In a significant shift towards sustainable energy, New Jersey has unveiled a comprehensive update to its Energy Master Plan, aiming for a complete transition to clean electricity by 2035 and a substantial cut in climate pollution by the middle of the century. This initiative serves as the state’s principal strategy since 2019, targeting reliable, affordable, and eco-friendly energy solutions.
However, the feasibility of achieving these objectives is increasingly uncertain.
As the federal support for clean energy faces potential rollback under a second Trump administration, New Jersey encounters additional challenges. The regional grid operator, PJM Interconnection, which manages electricity for New Jersey and surrounding areas, is grappling with rising demand driven by artificial intelligence data centers.
“The Energy Master Plan is a statutorily required report to chart out New Jersey’s energy future,” stated Eric Miller, leading the Governor’s Office of Climate Action and the Green Economy. Although not legally binding, the plan outlines the state’s vision to meet its climate targets.
The plan, crafted with public consultation and expert advice, emphasizes a significant reliance on utility-scale solar and battery storage. Projections estimate solar capacity to reach 22 gigawatts by 2050, a fourfold increase from current levels, sufficient to power most of the state’s households annually. This growth assumes an annual addition of 750 megawatts of solar capacity starting in 2026, doubling the rate of 2024.
The recent gubernatorial election emphasized energy costs, with voters electing U.S. Rep. Mikie Sherrill, who supports maintaining Murphy-era climate goals, over Republican Jack Ciattarelli, who advocated for a slower transition.
“Voters sent a clear message that clean energy is the most cost-effective path forward and the smartest long-term investment,” remarked Ed Potosnak, leader of the New Jersey League of Conservation Voters and a council member in Franklin Township.
Electric Grid Challenges and Data Centers
As New Jersey enters what Miller describes as the “load growth era,” electricity demand across PJM’s network, spanning from New Jersey to Illinois, shifts from a stable or declining trend to an upward trajectory due to data centers.
“What we saw in 2024 into ’25, and I think what we’re going to see for the next 15 years, is a scenario where demand on the electric grid is growing,” Miller explained.
New Jersey’s past investments in electrifying vehicles and buildings now demand a proactive approach to address greenhouse gas emissions. Engaging more actively with PJM and compensating for federal incentive gaps are crucial steps forward.
Rising electricity demand has led to increased costs, with a 20 percent spike in summer electricity bills reported in New Jersey, becoming a focal point in the recent governor’s race.
According to Frank Felder, an energy economist, “The wholesale price of electricity is determined by PJM and federal policy, and then also the price of natural gas,” noting New Jersey’s limited influence over these factors.
Governor Murphy has proposed that data center developers bring their own power generators to facilitate quicker permit processing, as part of a fast-track rulemaking process initiated by PJM.

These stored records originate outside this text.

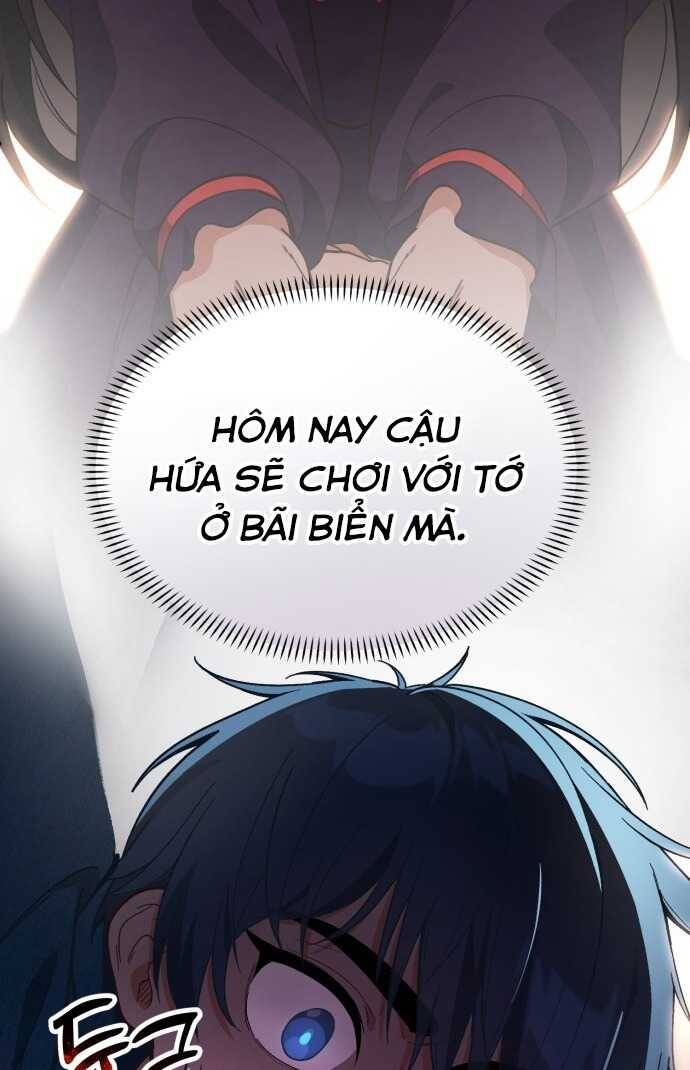 Thiên Tài Bình Dị Chap 1 - Next Chap 2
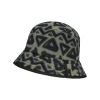 IOSHI hat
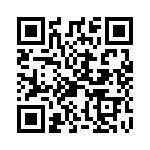 H8196KBZA QRCode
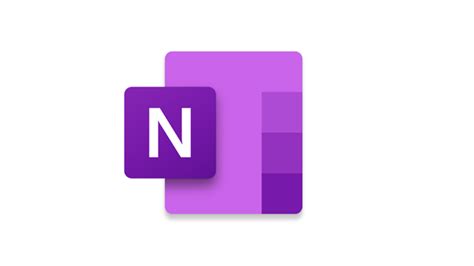 Microsoft OneNote Review | PCMag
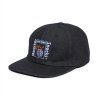 QS PARTY HAT 1 3 QUARTER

Federal Policy and Offshore Wind Challenges
Federal policy shifts under the Trump administration, including the removal of clean-energy tax incentives from the Inflation Reduction Act and new tariffs on imported renewable equipment, have hindered progress and increased costs.

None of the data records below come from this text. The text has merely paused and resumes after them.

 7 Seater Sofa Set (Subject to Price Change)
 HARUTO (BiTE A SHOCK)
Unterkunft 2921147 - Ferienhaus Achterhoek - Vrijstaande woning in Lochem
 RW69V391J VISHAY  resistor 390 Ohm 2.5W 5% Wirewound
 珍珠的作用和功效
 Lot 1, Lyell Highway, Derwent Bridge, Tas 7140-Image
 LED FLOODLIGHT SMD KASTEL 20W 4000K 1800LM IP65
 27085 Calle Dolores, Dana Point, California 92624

Potosnak criticized these measures as “Trump’s clean energy ban,” highlighting their impact on offshore wind projects, crucial to achieving 100 percent clean electricity by 2035, many of which have faced cancellation or delays.

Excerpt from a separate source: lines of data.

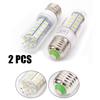 Refrigerator Light LED Light Bulb 2PCS Easy To Install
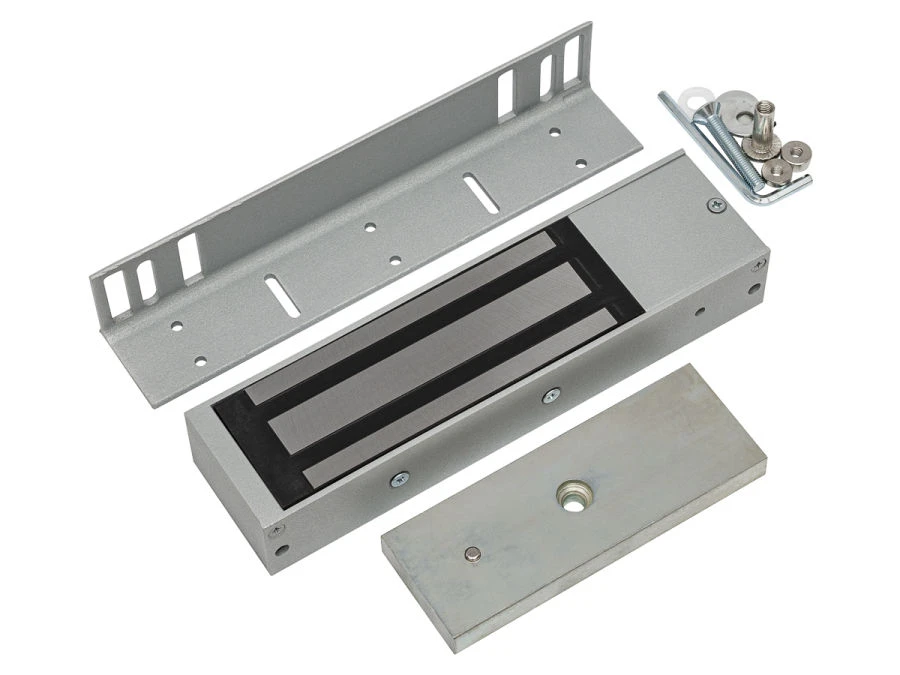 قفل كهرومغناطيسي ML-600K للتحكم في الوصول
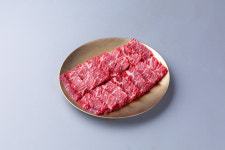 본가화로 삼산점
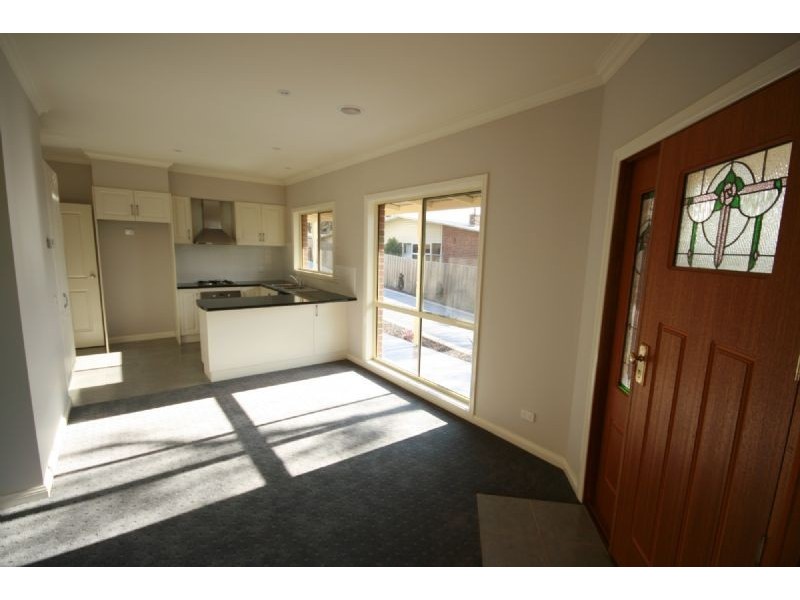 Drouin VIC 3818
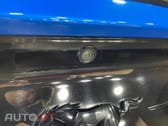 Ford Mustang 2.3 Ecoboost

While setbacks exist, experts like Robert Mieth from Rutgers University advise against dismissing renewable energy prospects, citing established offshore wind success in Europe and potential access to affordable technologies globally.
State initiatives continue to make headway. New Jersey has boosted the number of plug-in vehicles from 20,000 in 2018 to around 270,000, supported by legislative targets and incentives.
The state’s solar program remains strong, with Miller emphasizing its state-driven nature, suggesting it can still expand despite expiring federal tax credits.
Potosnak noted, “The cheapest energy is the energy you don’t have to make,” referring to efficiency programs and solar installations that reduce utility costs and pollution.
Role of the Energy Master Plan
Although detailed, the Energy Master Plan does not mandate legal compliance.
“The Energy Master Plan does not have the force of law,” clarified Miller, describing it as “very informative” but not obligatory. The incoming governor, Sherrill, will decide how closely the state aligns with the plan.
Efforts to solidify these goals into law are underway, with Potosnak’s group advocating for legislation to enforce the 2035 clean energy target, as established by a 2023 Murphy executive order.
Passing such a law could empower residents and environmental groups to hold future administrations accountable and reassure investors of stable energy policies.